TASK OBJECTIVE: Output exactly the lines from the one with "category: crab eating mongoose" through the last line of the data below, both included, and nothing more.

Dataset records:
----
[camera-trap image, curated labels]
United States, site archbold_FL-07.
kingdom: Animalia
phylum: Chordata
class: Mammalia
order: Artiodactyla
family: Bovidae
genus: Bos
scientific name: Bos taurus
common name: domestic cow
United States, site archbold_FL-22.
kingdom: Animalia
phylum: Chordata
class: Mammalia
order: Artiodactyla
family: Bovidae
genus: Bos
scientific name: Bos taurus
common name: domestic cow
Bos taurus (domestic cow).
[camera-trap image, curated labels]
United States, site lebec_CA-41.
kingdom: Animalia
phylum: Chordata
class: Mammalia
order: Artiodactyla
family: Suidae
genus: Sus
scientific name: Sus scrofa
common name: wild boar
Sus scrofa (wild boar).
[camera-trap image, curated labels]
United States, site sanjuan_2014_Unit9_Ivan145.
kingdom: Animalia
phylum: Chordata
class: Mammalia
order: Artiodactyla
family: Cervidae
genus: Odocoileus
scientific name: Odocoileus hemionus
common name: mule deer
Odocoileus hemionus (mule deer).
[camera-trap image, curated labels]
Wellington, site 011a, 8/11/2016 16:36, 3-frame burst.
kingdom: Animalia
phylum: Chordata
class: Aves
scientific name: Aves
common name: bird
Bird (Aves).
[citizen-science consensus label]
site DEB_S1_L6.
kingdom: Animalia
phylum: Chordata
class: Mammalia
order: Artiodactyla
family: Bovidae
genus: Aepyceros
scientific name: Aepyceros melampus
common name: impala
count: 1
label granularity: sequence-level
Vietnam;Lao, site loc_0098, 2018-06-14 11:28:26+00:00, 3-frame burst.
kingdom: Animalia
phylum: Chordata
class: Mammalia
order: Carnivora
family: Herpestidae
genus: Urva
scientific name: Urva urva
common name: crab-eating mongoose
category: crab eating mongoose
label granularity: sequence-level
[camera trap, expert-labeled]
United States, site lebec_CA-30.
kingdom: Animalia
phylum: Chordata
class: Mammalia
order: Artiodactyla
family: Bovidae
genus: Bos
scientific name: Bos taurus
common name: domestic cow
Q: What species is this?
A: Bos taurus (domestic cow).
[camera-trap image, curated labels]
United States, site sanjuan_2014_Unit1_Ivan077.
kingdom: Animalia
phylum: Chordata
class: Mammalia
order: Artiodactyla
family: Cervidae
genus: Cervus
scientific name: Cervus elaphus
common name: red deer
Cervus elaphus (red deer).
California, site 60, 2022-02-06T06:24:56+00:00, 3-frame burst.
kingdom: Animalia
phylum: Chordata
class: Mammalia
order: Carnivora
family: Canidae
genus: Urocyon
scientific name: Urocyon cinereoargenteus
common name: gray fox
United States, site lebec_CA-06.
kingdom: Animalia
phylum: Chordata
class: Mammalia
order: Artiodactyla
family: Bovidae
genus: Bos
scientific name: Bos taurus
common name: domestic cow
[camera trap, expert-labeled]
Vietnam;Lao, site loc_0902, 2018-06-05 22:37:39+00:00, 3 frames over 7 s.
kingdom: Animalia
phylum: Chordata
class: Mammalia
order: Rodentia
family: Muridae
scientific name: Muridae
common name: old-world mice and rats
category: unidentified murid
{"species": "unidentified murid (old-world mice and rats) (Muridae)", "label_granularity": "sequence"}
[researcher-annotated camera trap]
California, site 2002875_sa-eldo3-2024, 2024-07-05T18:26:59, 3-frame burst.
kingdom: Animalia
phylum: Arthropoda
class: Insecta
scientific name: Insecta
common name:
----
COMPLETED TASK:
category: crab eating mongoose
label granularity: sequence-level
[camera trap, expert-labeled]
United States, site lebec_CA-30.
kingdom: Animalia
phylum: Chordata
class: Mammalia
order: Artiodactyla
family: Bovidae
genus: Bos
scientific name: Bos taurus
common name: domestic cow
Q: What species is this?
A: Bos taurus (domestic cow).
[camera-trap image, curated labels]
United States, site sanjuan_2014_Unit1_Ivan077.
kingdom: Animalia
phylum: Chordata
class: Mammalia
order: Artiodactyla
family: Cervidae
genus: Cervus
scientific name: Cervus elaphus
common name: red deer
Cervus elaphus (red deer).
California, site 60, 2022-02-06T06:24:56+00:00, 3-frame burst.
kingdom: Animalia
phylum: Chordata
class: Mammalia
order: Carnivora
family: Canidae
genus: Urocyon
scientific name: Urocyon cinereoargenteus
common name: gray fox
United States, site lebec_CA-06.
kingdom: Animalia
phylum: Chordata
class: Mammalia
order: Artiodactyla
family: Bovidae
genus: Bos
scientific name: Bos taurus
common name: domestic cow
[camera trap, expert-labeled]
Vietnam;Lao, site loc_0902, 2018-06-05 22:37:39+00:00, 3 frames over 7 s.
kingdom: Animalia
phylum: Chordata
class: Mammalia
order: Rodentia
family: Muridae
scientific name: Muridae
common name: old-world mice and rats
category: unidentified murid
{"species": "unidentified murid (old-world mice and rats) (Muridae)", "label_granularity": "sequence"}
[researcher-annotated camera trap]
California, site 2002875_sa-eldo3-2024, 2024-07-05T18:26:59, 3-frame burst.
kingdom: Animalia
phylum: Arthropoda
class: Insecta
scientific name: Insecta
common name:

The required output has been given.